Is the logic of the ($\infty$-?)topos of simplicial sets "contradictory up to homotopy"?

Question

In a sense this is a followup to my earlier question Does the (1-)topos structure on simplicial sets have any homotopy-theoretic significance?.

In the topos of simplicial sets, the subobject classifier $\Omega$ is injective, hence it is a contractible Kan complex.

So we can view $\Omega$ as an $\infty$-connected $\infty$-groupoid, in particular its two objects $\mathbf{true},\mathbf{false}:1\to\Omega$ are isomorphic.

Does this fact have any significance for the internal logic of simplicial sets? For a logician it must look somehow disconcerting...

Answer 1

No, it’s not “inconsistent up to homotopy” — by combining the (strict) subobject classifier with the idea that contractible=trivial, you’re mixing two different logical languages for simplicial sets, in a way that doesn’t really make sense.

The subobject classifier is the “object of truth-values” of $\newcommand{\S}{\mathrm{sSet}}\S$ as a (strict 1-)topos — logically this can be seen as part of the interpretation of higher-order logic (IHOL) (see e.g. the Lambek–Scott book), or any of various forms of dependent type theory with a universe of propositions; but crucially, in all of these, arbitrary morphisms can be used to interpret “dependent types”, and equality is interpreted using a strict equaliser. In this logic, $\Omega$ is an object of truth-values, but is not trivial.

On the other hand, the idea that “contractible $\Rightarrow$ all elements equal” comes from the homotopy-theoretic interpretations of type theory (see e.g. Kapulkin–Lumsdaine 2012/2021, JEMS/arXiv), or from viewing $\S$ as an $\infty$-topos. There, only fibrations are taken to interpret dependent types, or (roughly equivalently) reindexing is modelled by homotopy pullbacks — and this is what makes it possible to interpret equality to as homotopy. But the canonical map $\top : 1 \to \Omega$ which 1-categorically classifies subobjects is not a fibration (indeed, it’s an equivalence); so in this logic, the classifying property of $\Omega$ isn’t visible. In this logic, $\Omega$ is indeed trivial, but it’s not an object of truth-values — in fact the object of truth-values is simply $2$, since up to homotopy, LEM holds (Kapulkin–Lumsdaine 2020, TAC/arXiv); stated $\infty$-categorically, $\top : 1 \to 2$ classifies $\infty$-monomorphisms (that is, $(-1)$-connected maps).

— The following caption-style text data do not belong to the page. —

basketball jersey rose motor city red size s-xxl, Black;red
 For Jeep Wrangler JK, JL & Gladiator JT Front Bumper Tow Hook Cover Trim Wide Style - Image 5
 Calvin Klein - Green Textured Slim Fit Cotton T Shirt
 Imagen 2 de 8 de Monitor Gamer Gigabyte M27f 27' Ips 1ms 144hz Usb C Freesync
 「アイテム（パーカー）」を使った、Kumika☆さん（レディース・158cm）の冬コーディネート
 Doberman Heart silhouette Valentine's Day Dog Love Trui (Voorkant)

There are various reasonable ways to give a type theory combining these two interpretations (“2-level type theory” and “strict equality”, “strict propositions” are good keywords for this). Under such a language, both the above views of $\Omega$ will be visible together — but it can’t allow combining them to derive any kind of contradiction, since we know $\S$ is consistent in each of these languages. In particular, the universal family of propositions over $\Omega$ will be a “strict type/predicate”, and universal among strict proposition-valued predicates; and its elements will indeed be equal up to “weak equality”/“homotopy”; but strict predicates will not generally respect weak equality, so no inconsistency or triviality results.

Answer 2

After much hesitation I came to the conclusion that I have to accept the answer by Peter LeFanu Lumsdaine. Still, I decided to add something that helps me more to understand it.

It seems that the key is in the very notion of monomorphism. "Without homotopies" it is just that $m:A\to B$ is a monomorphism if $mx=my$ implies $x=y$ for any $x,y:X\to A$. Whereas "with homotopies" it has to be refined to this: any proof of the fact that $mx$ and $my$ are equal must be liftable to a proof that $x$ is equal to $y$. So we get something like $m:A\to m(A)$ being also onto to some extent. That is, some things in $m(A)$ must be liftable to certain things in $A$. This at least shows that one needs some more restrictive conditions on $m$ than just being a monomorphism.